▶ **Prompt**
Put the lines of the items below into a Markdown table with the columns Row and Line, numbering each row and omitting blank lines. Begin at the line containing "How much intervening" and stop after the line containing "70.1 inches".

Rows of spatial question data
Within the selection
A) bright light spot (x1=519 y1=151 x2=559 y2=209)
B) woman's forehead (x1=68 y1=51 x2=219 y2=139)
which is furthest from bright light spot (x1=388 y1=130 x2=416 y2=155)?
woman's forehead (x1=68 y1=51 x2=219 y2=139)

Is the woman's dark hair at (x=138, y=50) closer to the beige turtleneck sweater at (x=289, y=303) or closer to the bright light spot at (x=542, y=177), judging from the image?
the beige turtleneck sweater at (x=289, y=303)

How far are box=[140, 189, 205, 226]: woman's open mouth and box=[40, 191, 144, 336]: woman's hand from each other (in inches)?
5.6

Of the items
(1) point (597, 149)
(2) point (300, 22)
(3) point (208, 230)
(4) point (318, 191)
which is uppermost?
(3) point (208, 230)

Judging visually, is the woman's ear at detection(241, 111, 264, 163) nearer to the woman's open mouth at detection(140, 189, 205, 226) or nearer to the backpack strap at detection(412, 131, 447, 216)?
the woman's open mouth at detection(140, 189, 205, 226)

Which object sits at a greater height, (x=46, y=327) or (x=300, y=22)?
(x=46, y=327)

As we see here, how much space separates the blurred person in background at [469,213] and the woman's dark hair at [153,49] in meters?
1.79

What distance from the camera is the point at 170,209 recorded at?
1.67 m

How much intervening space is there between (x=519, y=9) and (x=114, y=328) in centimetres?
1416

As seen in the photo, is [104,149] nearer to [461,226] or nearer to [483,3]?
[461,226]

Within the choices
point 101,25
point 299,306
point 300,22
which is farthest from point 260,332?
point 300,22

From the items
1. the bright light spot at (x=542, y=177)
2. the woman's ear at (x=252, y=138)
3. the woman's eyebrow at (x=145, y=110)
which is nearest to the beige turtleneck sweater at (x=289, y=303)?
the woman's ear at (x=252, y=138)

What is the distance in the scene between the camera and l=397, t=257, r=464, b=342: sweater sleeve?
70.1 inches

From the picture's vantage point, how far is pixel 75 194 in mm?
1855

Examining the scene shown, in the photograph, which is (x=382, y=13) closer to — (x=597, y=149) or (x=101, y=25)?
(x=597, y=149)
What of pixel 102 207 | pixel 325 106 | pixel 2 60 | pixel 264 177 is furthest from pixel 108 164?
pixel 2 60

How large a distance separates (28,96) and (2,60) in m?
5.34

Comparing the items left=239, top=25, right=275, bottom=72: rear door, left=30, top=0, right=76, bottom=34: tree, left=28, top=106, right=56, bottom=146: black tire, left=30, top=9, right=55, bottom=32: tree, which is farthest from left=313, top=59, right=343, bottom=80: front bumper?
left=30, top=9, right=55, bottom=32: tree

▶ **Response to this exercise**
| Row | Line |
|---|---|
| 1 | How much intervening space is there between (x=519, y=9) and (x=114, y=328) in centimetres? |
| 2 | 1416 |
| 3 | As seen in the photo, is [104,149] nearer to [461,226] or nearer to [483,3]? |
| 4 | [461,226] |
| 5 | Within the choices |
| 6 | point 101,25 |
| 7 | point 299,306 |
| 8 | point 300,22 |
| 9 | which is farthest from point 260,332? |
| 10 | point 300,22 |
| 11 | From the items |
| 12 | 1. the bright light spot at (x=542, y=177) |
| 13 | 2. the woman's ear at (x=252, y=138) |
| 14 | 3. the woman's eyebrow at (x=145, y=110) |
| 15 | which is nearest to the beige turtleneck sweater at (x=289, y=303)? |
| 16 | the woman's ear at (x=252, y=138) |
| 17 | What is the distance in the scene between the camera and l=397, t=257, r=464, b=342: sweater sleeve? |
| 18 | 70.1 inches |